O grau de comprometimento dessas pessoas com o novo governo é tão umbilical que chega a ser vergonhoso: a impressão que se tem é de que eles vivem em outro mundo, onde não há problema agrário seríssimo, educacional, de saúde, de comunicação e de inclusão social.

A princípio, nesse ambiente político, nada mais comum e justo que o encaminhamento de reivindicações após a eleição de um candidato, especialmente depois da indicação de um ministro de Estado.

Há anos esse setor ignorou com crueldade quando a atriz Fernanda Montenegro, a maior dama do teatro brasileiro hoje – espécie de Edith Piaff – não aceitou o convite para ser ministra da Cultura. No coração e na mente de alguns intelectuais, Montenegro continua ministra da Cultura sem nunca ter sido.

Quando a nomeação de ministros de Estado resultar de pressões populares e não de lobbies políticos viciados haverá mais chances de atendimento das aspirações da população.

O que se observa, entretanto, na lista de reivindicações dos intelectuais brasileiros, é a distância entre ela e as grandes necessidades da população. Não que os pedidos listados sejam desnecessários, mas, frente a outras carências urgentes e gritantes e que, de outra forma, influenciam negativamente o funcionamento da sociedade, não deixam de ser acessórios e superficiais.

Pergunta-se: será que pela análise desses intelectuais subscritores do documento não estaria na hora de o governo se abrir mais à sociedade, estimulando uma inserção social pelo modelo participativo? Desde quando a questão agrária saiu da agenda de preocupações dos intelectuais?

José Saramago, escritor português e Nobel de Literatura de 1998, falecido ano passado, saiu sem alarde várias vezes das Ilhas Canárias, na Espanha, onde morava, para participar de assembleias do MST, no interior do Brasil, onde era ouvido e dava sugestões, surpreendendo a intelectualidade brasileira por ter uma militância política tão clara e ostensiva sem haver por trás dele um partido político.

Saramago era tão perceptivo e aparentemente onipresente que incomodava até o primeiro ministro da Itália, Silvio “Beliscone”, que adora um escândalo para manter-se sempre na mídia.
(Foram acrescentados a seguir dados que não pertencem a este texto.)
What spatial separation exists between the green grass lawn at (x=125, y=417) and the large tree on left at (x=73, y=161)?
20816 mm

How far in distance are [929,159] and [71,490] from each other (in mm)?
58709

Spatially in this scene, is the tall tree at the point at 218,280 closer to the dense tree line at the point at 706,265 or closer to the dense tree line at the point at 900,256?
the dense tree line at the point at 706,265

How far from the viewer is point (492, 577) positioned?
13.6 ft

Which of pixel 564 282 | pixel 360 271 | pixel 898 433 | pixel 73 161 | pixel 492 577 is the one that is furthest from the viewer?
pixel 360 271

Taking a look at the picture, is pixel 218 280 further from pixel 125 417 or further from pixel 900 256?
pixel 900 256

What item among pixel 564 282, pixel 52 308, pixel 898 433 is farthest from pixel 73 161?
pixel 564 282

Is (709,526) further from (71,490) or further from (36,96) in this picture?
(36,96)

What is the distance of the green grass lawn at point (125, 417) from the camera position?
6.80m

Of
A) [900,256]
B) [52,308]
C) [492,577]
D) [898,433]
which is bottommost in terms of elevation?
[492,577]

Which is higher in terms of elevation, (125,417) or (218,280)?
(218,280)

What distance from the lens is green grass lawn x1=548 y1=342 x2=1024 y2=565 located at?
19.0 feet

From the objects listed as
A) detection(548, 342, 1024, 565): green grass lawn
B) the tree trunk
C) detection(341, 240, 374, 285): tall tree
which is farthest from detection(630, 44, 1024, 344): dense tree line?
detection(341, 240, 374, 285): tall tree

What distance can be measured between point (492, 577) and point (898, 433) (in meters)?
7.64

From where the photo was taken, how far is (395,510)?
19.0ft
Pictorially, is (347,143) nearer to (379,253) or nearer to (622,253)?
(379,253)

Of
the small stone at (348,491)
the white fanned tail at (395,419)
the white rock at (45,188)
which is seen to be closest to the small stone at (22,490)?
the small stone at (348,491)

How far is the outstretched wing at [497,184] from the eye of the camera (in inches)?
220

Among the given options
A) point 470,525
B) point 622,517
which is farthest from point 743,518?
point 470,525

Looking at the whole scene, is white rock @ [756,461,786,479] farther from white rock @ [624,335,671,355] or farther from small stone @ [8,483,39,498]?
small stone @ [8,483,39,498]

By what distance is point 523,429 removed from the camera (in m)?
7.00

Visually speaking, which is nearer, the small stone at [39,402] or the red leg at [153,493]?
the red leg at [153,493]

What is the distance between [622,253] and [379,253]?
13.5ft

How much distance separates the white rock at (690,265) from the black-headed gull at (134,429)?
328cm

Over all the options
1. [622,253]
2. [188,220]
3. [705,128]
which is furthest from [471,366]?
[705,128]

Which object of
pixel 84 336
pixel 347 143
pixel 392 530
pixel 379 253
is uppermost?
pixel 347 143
Saramago chamava-o de “pedófilo descarado” em seu blog. O escândalo mais recente dele, envolvido sexualmente com uma brasileira de menor idade, prova isso.

O brasileiro com mínima consciência política sabe que, se a agricultura familiar defendida pelos movimentos agrários produzir pelo menos a metade dos alimentos consumidos no Brasil, os preços cairão pela metade, a taxa anual de inflação se estabilizará e os especuladores entrarão pelo cano.

Como um tema desses pode ficar fora da agenda da intelectualidade brasileira? Que intelectualidade é essa que se ausenta de influenciar os temas sociais principais, entre eles a reforma agrária?

Percebe-se, com esse comportamento, um trejeito comum ao ambiente social e político do país: não criar constrangimentos à nova presidenta? Mas desde quando intelectual se preocupa com constrangimentos? Perguntaria Antonio Gramsci, estudioso italiano que não se conteve em criticar a própria intelectualidade da sua época, mostrando a conivência deles com o poder. Entre nós, desde Gilberto Gil ministro, essa conivência virou promiscuidade. Vamos ver se haverá uma interrupção dessa postura agora.

O leitor poderia perguntar: qual a postura correta dos intelectuais em relação ao poder? De observação e independência política. Mas eles podem participar do poder? Sim, podem e devem, com independência e senso crítico.